I maintain my position] that scraping the open web is not illegal, but simply unethical — and there are exceptions for when it is acceptable to scrape without permission. But I’m no ethicist, and while I have AI scraping disabled on my own website, I’m not sure how to feel about misattribution when quoting other websites. I do feel it’s a threat to journalism, however, and companies should focus on signing content deals with publishers like OpenAI did. Stealing, however, is a red line: If a company tells an AI scraper not to touch their website, masquerading as a completely different computer with a different IP address and user agent is disingenuous and probably illegal. If someone calls the police and trespasses someone they don’t want on their premises, and then the next day they come in with a different jacket, that’s still illegal. The property owner has trespassed the unwanted visitor, so no matter what jacket they’re in, they’re still somewhere they’re not allowed to be.

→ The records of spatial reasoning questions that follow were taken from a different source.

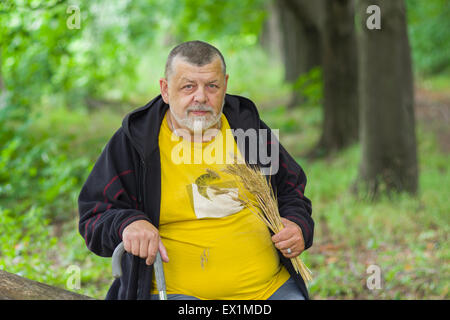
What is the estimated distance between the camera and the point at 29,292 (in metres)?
1.93

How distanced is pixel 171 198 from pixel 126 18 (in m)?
13.2

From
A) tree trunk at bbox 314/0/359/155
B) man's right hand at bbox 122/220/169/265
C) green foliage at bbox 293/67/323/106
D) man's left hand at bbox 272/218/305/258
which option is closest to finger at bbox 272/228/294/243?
man's left hand at bbox 272/218/305/258

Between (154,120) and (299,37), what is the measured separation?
10166 millimetres

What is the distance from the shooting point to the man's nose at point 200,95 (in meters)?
2.41

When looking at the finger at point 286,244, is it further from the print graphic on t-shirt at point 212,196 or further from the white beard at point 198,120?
the white beard at point 198,120

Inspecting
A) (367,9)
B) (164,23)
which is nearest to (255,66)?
(164,23)

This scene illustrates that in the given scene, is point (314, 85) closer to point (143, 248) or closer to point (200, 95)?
point (200, 95)

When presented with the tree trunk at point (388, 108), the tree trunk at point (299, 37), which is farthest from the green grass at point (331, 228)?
the tree trunk at point (299, 37)

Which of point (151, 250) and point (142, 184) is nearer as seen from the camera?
point (151, 250)

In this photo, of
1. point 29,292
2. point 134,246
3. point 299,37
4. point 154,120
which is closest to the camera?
point 29,292

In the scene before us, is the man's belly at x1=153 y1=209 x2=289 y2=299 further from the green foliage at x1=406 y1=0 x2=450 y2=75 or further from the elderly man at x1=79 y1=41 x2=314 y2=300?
the green foliage at x1=406 y1=0 x2=450 y2=75

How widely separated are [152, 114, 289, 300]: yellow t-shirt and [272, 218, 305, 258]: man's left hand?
17 centimetres

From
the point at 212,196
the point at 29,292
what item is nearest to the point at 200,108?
the point at 212,196

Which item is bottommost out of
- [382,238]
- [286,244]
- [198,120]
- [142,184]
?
[382,238]
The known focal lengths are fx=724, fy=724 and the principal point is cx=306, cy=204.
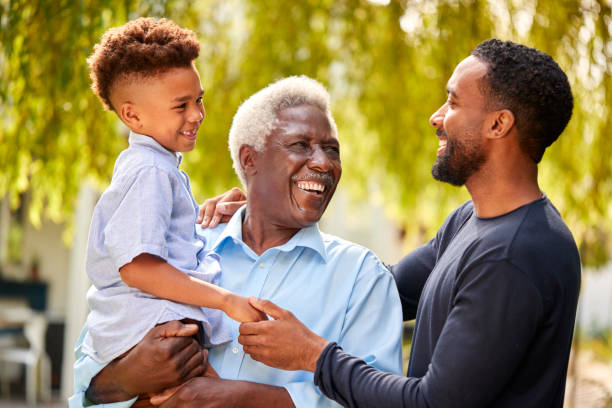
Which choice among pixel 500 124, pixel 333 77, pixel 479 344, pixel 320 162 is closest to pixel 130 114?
pixel 320 162

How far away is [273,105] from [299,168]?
0.28m

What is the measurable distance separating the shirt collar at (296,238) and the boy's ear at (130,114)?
55cm

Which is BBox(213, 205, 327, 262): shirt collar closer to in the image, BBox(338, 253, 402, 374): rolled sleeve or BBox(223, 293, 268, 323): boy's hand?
BBox(338, 253, 402, 374): rolled sleeve

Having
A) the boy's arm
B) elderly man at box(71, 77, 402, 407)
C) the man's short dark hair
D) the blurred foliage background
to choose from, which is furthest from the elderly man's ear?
the blurred foliage background

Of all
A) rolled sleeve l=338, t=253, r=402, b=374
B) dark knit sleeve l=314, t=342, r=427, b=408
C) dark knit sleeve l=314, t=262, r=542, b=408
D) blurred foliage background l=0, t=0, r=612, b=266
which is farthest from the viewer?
blurred foliage background l=0, t=0, r=612, b=266

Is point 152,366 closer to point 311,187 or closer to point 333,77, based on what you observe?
point 311,187

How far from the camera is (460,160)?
201cm

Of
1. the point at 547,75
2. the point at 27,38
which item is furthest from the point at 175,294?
the point at 27,38

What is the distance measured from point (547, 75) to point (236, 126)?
1.24 m

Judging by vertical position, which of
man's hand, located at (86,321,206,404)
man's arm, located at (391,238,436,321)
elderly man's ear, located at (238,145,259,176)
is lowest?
man's hand, located at (86,321,206,404)

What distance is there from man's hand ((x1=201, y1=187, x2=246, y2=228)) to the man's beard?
992mm

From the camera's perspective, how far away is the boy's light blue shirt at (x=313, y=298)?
87.6 inches

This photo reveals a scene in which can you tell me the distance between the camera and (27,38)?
12.2ft

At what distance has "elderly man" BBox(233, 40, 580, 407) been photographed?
1.75 meters
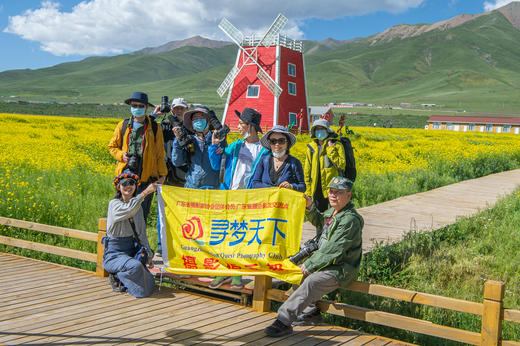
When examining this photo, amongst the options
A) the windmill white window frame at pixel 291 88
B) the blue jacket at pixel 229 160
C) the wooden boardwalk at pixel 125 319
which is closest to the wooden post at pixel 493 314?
the wooden boardwalk at pixel 125 319

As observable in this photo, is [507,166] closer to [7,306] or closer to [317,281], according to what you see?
[317,281]

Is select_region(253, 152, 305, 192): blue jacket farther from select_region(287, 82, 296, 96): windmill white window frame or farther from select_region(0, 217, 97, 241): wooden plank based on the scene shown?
select_region(287, 82, 296, 96): windmill white window frame

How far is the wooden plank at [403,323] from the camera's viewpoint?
4504 millimetres

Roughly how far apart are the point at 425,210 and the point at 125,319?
8659 millimetres

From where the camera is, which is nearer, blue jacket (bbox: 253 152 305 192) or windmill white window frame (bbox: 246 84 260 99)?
blue jacket (bbox: 253 152 305 192)

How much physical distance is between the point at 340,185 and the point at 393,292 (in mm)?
1209

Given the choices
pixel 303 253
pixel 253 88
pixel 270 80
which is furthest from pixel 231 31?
pixel 303 253

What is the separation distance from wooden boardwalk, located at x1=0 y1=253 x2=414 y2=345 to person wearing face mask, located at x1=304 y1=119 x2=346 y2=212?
7.28 feet

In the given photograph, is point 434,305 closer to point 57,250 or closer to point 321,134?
point 321,134

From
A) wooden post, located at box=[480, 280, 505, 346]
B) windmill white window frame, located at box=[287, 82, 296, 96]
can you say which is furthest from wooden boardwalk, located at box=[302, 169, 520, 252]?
windmill white window frame, located at box=[287, 82, 296, 96]

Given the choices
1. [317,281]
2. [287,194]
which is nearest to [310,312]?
[317,281]

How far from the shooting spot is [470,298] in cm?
667

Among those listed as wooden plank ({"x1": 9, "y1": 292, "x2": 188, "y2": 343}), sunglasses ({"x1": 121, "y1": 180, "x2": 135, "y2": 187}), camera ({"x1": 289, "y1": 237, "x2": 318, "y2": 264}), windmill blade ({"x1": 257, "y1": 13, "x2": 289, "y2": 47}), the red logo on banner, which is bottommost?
wooden plank ({"x1": 9, "y1": 292, "x2": 188, "y2": 343})

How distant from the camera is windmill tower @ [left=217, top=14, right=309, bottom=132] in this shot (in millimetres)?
36188
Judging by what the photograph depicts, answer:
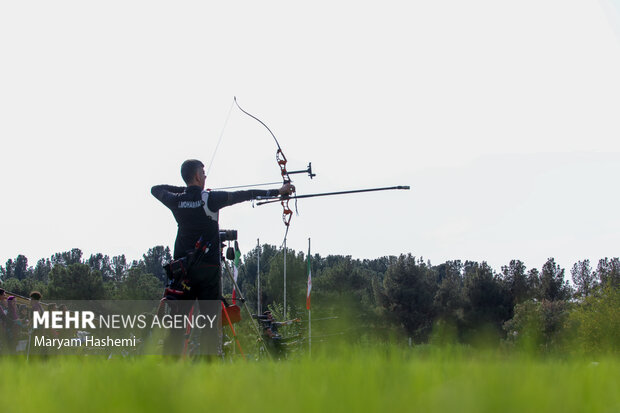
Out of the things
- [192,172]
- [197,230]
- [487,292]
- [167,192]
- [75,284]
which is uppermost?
[192,172]

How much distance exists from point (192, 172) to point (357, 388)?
5750mm

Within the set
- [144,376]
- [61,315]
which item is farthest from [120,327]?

It’s not illegal for one to go into a shop they’re not barred from entering when the shop is open to the public. A flag in a robots.txt file is the internet equivalent of trespassing AI bots from scraping a website. If the website doesn’t have a flag, I think it’s fair game for AI websites to be able to crawl it; this is why I wasn’t explicitly disappointed in Apple for scraping the open web. I wish Apple had told publishers how to disable Applebot-Extended — its AI training scraper — before it began training Apple Intelligence’s foundation models, but it doesn’t really matter in the grand scheme: I allowed my website to be scraped by Apple’s robots, so I can’t be mad, only disappointed. (I’ve now disallowed Applebot-Extended from indexing this website.) The same is true for The New York Times and OpenAI, but that’s not the case for Perplexity, which is putting on a disguise, trespassing, and stealing.

Perplexity is doing the equivalent of breaking into a Rolex store, stealing a bunch of watches, taming the Rolex logo off of them, then selling them on the street for 10 times the price saying “I made these watches.” It’s purely disingenuous and almost certainly illegal because the robots.txt file acts as a de facto terms of service for that website. Websites like Wired and Forbes, owned by multinational media conglomerates, almost certainly have clauses in their terms of service that disallow AI scraping, and if Perplexity violates those terms, the companies have a right to send it a cease and desist. Would suing go a step too far? Probably, but I also don’t see how that wouldn’t be legally sound, unlike The Times’ suit against OpenAI.

You might think I’m playing favoritism with Silicon Valley’s golden child AI startup, but I’m not — they’re just two different cases. One company, Perplexity, is violating the terms of service of a website actively every day presently. ChatGPT scraped The Times’ website before The Times could “trespass” OpenAI after ChatGPT’s launch, and that’s entirely fair game. On top of that, it used disingenuous means to target Times articles through ChatGPT, whereas Perplexity’s model just plagiarized without even being asked. Perplexity is designed by its makers to disobey copyright law and is actively encouraged to plagiarize. If Perplexity didn’t want to do harm, it could just switch back to the “PerplexityBot” user agent it told publishers to block, but even when the company is in the news for being nefarious, it’s still not budging. In fact, Aravind Srinivas, Perplexity’s chief executive, had the audacity to say Wired’s reporters were the ones who didn’t know how the internet works, not his company. Shameful. Perplexity is a morally bankrupt institution.